Supposedly, Latin American citizens have confidence in strong leaders that make firm decisions, regardless of whether they violate institutional norms. So we see Latin American presidents acting increasingly dictatorially, in defiance of constitutional limitations and other branches of government. Examples include Hugo Chavez reconstituting Venezuela's Supreme Court and proposing an end to term limits, and Alvaro Uribe gaining extra terms by meddling with the legislative and judicial branches. Derbez takes pains to note that this anti-democratic nature finds expression in both right wing and leftist administrations. (However, Derbez fails to explain why such an anti-democratic trend occurs especially in Latin America. This makes his contention rest rather shakily on a premise of discredited essentialism.)

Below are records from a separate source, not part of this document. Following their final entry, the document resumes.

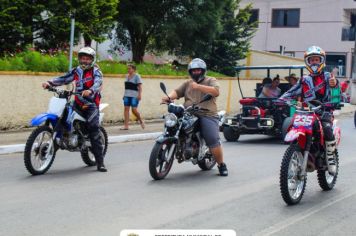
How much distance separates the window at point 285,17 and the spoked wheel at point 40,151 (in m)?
42.1

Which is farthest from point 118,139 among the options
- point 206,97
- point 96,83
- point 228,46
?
point 228,46

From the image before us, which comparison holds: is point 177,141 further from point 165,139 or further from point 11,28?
point 11,28

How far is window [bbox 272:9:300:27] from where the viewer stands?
49.7 meters

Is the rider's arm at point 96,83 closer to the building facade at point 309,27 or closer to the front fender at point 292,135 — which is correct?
the front fender at point 292,135

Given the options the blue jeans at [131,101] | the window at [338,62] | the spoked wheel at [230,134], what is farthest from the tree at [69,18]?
the window at [338,62]

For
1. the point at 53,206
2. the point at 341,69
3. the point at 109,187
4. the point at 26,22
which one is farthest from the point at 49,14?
the point at 341,69

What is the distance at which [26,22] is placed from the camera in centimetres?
1644

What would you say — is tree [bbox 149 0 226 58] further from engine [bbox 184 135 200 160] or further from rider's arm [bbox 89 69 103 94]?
engine [bbox 184 135 200 160]

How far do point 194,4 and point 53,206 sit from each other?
20.6 meters

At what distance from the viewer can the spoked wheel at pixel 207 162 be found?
32.5 feet

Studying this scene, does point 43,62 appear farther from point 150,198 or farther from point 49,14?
point 150,198

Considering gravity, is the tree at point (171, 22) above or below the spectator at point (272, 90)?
above

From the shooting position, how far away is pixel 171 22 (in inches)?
1059

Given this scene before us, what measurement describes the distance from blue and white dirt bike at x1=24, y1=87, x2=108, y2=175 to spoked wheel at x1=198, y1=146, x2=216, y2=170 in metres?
1.78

This anti-democratic prong of Derbez's thesis seems to assert that as long as domestic institutions remain weak, designs for integrationist institutions will not gain traction.

Despite the impassioned rhetoric and strategic vision exhibited by Latin American leaders, the region has yet to integrate effectively. Disagreements over the route to follow—on whether to take the form of a common market or to adopt a more humanist community model, on whether to adopt a US-centric perspective or a more southerly orientation—have delayed the realization of Nuestra America. Also, the failure of Latin American businesses to develop a reputation for innovation has prevented that sector from serving as an influential de facto representative of the area's mutual interests. Finally, the disregard for democratic institutions at the national level has not only further entrenched political stereotypes about the region, but also slowed progress towards the formation of hemispheric institutions. According to Derbez, the totality of these dilemmas has obstructed the path to integration.

However long Latin America continues to be fragmented, it will not be able to formulate coherent claims on the world stage; it will not command the deference given to other major power blocks in the prosecution of international affairs. In a word, Latin America will remain irrelevant.